Читать «Тысяча и один призрак» онлайн

Александр Дюма

Александр Дюма

Тысяча и один призрак

Вместо предисловия

Мой милый друг, вы часто говорили мне в те вечера (которые стали ныне так редки), когда каждый непринужденно рассуждал, высказывал заветные свои мечты и фантазировал или черпал из воспоминаний прошлого, — вы часто говорили мне, что после Шахерезады и Нодие я самый интересный рассказчик, которого вы слышали. Сегодня вы пишете мне, что в ожидании длинного романа, каковой я обыкновенно пишу и в который умещается целое столетие, вы хотели бы получить от меня рассказы — два, четыре, шесть томов рассказов, этих безыскусных цветов моего сада, которые вы хотели бы издать среди политических событий момента, между процессом Буржа и майскими выборами.

Увы! Мой друг, мы живем в печальное время, и мои рассказы далеко не веселы. Позвольте мне только выйти из реального мира современности и искать вдохновения для моих рассказов в мире фантазии. Увы! Я очень опасаюсь, что все те, кто умственно выше других, у кого больше поэзии и фантазии, — все идут по моим стопам, то есть стремятся к идеалу — единственному прибежищу, предоставленному нам богом, чтобы мы могли укрыться из действительности.

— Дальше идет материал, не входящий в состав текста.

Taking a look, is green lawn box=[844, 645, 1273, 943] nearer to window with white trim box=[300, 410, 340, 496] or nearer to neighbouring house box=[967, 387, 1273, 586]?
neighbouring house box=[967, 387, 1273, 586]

Вот передо мной раскрыты пятьдесят томов по истории Регентства, которую я заканчиваю, и прошу вас, если вы будете упоминать о ней, не советуйте матерям давать эту книгу своим дочерям. Итак, вот чем я занят! В то время как я пишу вам, я пробегаю глазами страницу мемуаров маркиза д’Аржансона «О разговоре в былое время и теперь» и читаю там следующие слова:

«Я уверен, что в то время, когда Отель де Рамбулье задавал тон обществу, умели лучше слушать и лучше рассуждать. Все старались воспитывать свой вкус и ум, я встречал еще стариков, владевших разговором, при дворе, где я бывал. Они умели точно выражаться, слог их был энергичен и изящен, они вводили антитезы и эпитеты, усиливавшие смысл, прибегали к глубокомыслию без педантизма и остроумию без злобы».

Сто лет прошло с тех пор, как маркиз д’Аржансон написал эти слова, которые я выписываю из его книги. В то время, когда он их писал, он был одних лет с нами, и мы, мой друг, можем сказать вместе с ним: мы знавали стариков, которые, увы, были тем, чем мы быть не можем, — людьми из хорошего общества. Мы их видели, но сыновья наши их уже не увидят. Итак, хотя мы и не много значим, но все же значим больше, чем наши сыновья. Правда, с каждым днем мы продвигаемся к свободе, равенству и братству — к тем трем великим словам, которые революция 93 года выпустила в современное общество как тигра, льва или медведя, одетых в шкуры ягнят. Пустые, увы, слова, которые можно было прочитать в дыму июня на наших общественных памятниках, пораженных пулями.

Я подражаю другим, я следую за движением. Сохрани меня, боже, проповедовать застой! Застой — смерть. Я иду, как те люди, о которых говорил Данте, что ноги их, правда, идут вперед, но головы поворачиваются к пяткам. Я особенно ищу, — и особенно сожалею, что приходится искать в прошлом, — это общество, оно исчезает, оно испаряется, как одно из тех привидений, о которых я собираюсь рассказать. Я ищу общество, которое порождает изящество, галантность, оно создавало жизнь, которою стоило жить (извиняюсь за это выражение, я не член Академии и могу себе это позволить). Умерло ли это общество или мы его убили?